> _WHAT IS BEING ASKED_
From the processing skew text, list every kind of join that the query's SQL should be checked for.

> _TEXT SEGMENT_
====
Processing skew can be more difficult to address. And a solution may come at a cost (time to test and implement, impact on other queries referencing the same table, etc.). If the nature of an identified case of processing skew is neither consistent nor unacceptable, then consider leaving it be. But, if processing skew leads to unacceptable performance of a query or the processing skew creates a hot dataslice that impacts the concurrent workload in an unacceptable way, then a resolution needs to be found and implemented.

First, confirm with the developer of the query that the SQL is correct. For example, check that there are no unexpected, unnecessary, or missing joins. Also, check that the WHERE clause is constructed as expected. Have the developer make any necessary corrections.

The PDA Query Planner attempts to avoid processing skew. On occasion, because of out of date data statistics, the planner may make a choice that inadvertently introduces processing skew. That may be evident by looking at the plan file and finding where the query planner reported statistic estimates that were inaccurate. Trace that back to the tables involved, determine if any have out of date statistics. If so, run the GENERATE STATISTICS utility on the necessary tables.
====
> _PROVIDED DATA_
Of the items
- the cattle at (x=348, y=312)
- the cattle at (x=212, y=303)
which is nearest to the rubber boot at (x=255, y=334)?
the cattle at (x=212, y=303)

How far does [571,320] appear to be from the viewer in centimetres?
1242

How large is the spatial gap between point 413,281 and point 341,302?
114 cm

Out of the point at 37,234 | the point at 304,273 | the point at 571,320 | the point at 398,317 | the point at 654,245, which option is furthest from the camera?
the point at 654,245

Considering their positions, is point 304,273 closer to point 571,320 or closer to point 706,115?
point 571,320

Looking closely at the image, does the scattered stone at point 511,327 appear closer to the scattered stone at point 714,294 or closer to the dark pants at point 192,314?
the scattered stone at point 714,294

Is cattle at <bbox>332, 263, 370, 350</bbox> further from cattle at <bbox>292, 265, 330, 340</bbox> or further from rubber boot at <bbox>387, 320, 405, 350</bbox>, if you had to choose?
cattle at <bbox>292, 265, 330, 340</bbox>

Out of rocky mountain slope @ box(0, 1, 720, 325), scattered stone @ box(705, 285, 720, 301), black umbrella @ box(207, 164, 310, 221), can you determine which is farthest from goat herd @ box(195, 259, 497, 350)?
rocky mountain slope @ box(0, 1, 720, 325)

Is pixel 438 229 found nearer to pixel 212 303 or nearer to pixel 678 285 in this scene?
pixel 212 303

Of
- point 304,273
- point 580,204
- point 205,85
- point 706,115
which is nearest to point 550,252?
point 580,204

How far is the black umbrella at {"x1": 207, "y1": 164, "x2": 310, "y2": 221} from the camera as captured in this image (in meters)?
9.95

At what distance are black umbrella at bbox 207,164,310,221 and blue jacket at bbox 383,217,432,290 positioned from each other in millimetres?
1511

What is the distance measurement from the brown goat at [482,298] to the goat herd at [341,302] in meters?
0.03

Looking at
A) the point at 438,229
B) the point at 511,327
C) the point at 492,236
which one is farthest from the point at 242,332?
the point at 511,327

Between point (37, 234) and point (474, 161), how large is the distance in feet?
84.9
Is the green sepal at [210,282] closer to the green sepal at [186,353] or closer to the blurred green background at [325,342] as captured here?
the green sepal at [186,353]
====
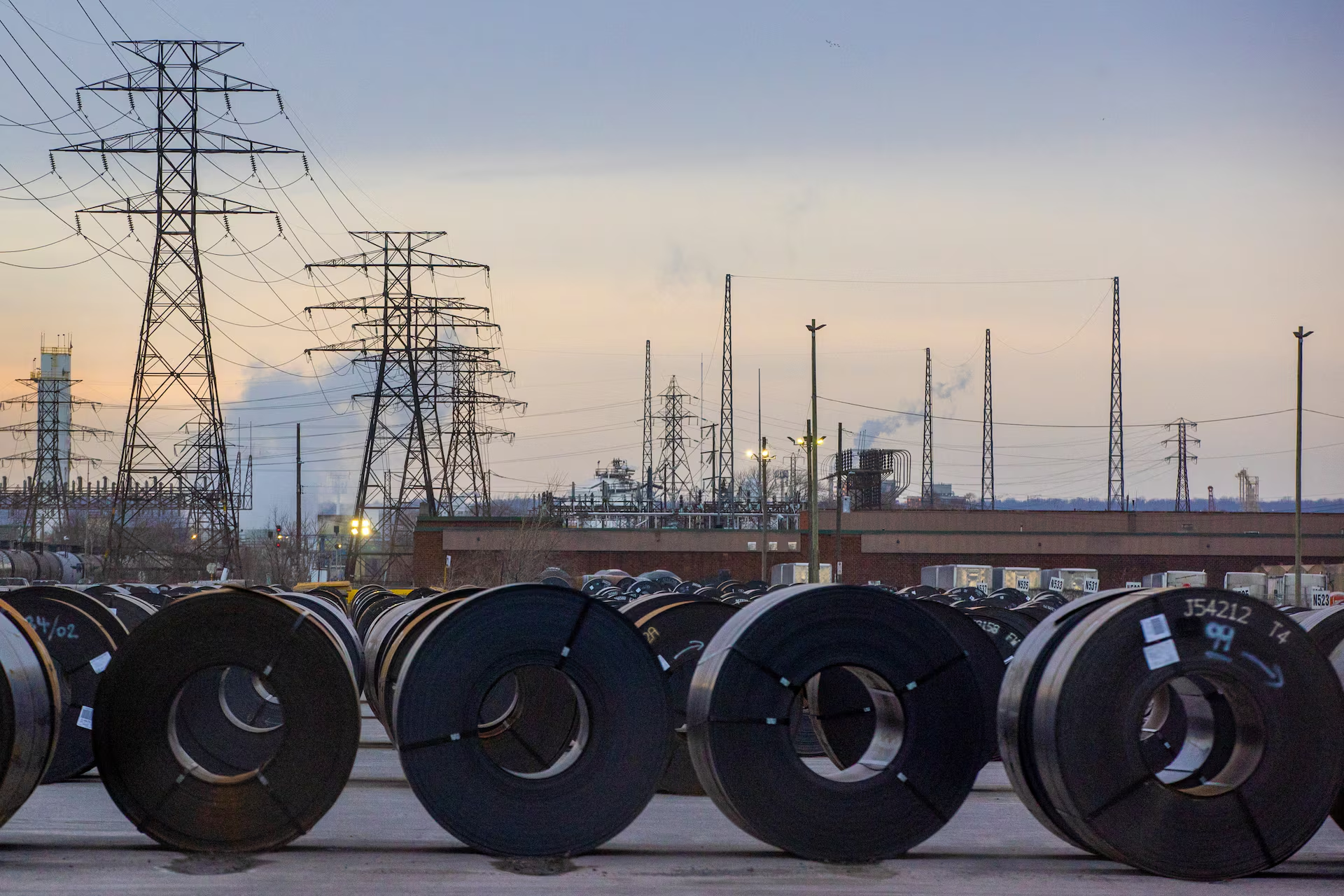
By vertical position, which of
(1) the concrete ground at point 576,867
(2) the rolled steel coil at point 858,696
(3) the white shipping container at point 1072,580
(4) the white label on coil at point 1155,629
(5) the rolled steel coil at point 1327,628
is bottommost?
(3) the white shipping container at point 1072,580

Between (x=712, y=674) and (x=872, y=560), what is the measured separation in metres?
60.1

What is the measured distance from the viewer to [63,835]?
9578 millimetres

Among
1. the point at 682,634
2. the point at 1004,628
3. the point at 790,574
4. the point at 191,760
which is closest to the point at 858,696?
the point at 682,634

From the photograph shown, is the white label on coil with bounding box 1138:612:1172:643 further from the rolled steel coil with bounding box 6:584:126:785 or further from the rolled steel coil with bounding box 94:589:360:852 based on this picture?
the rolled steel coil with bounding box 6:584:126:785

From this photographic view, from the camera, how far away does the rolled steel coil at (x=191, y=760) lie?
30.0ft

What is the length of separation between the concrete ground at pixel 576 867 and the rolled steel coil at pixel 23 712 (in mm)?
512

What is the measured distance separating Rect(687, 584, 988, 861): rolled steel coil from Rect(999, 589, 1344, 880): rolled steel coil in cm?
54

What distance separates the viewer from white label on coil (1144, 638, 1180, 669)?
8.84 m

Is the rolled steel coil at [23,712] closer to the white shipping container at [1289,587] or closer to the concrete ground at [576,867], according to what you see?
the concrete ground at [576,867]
====
> _EXERCISE RESULT_
Unexpected joins, unnecessary joins, and missing joins.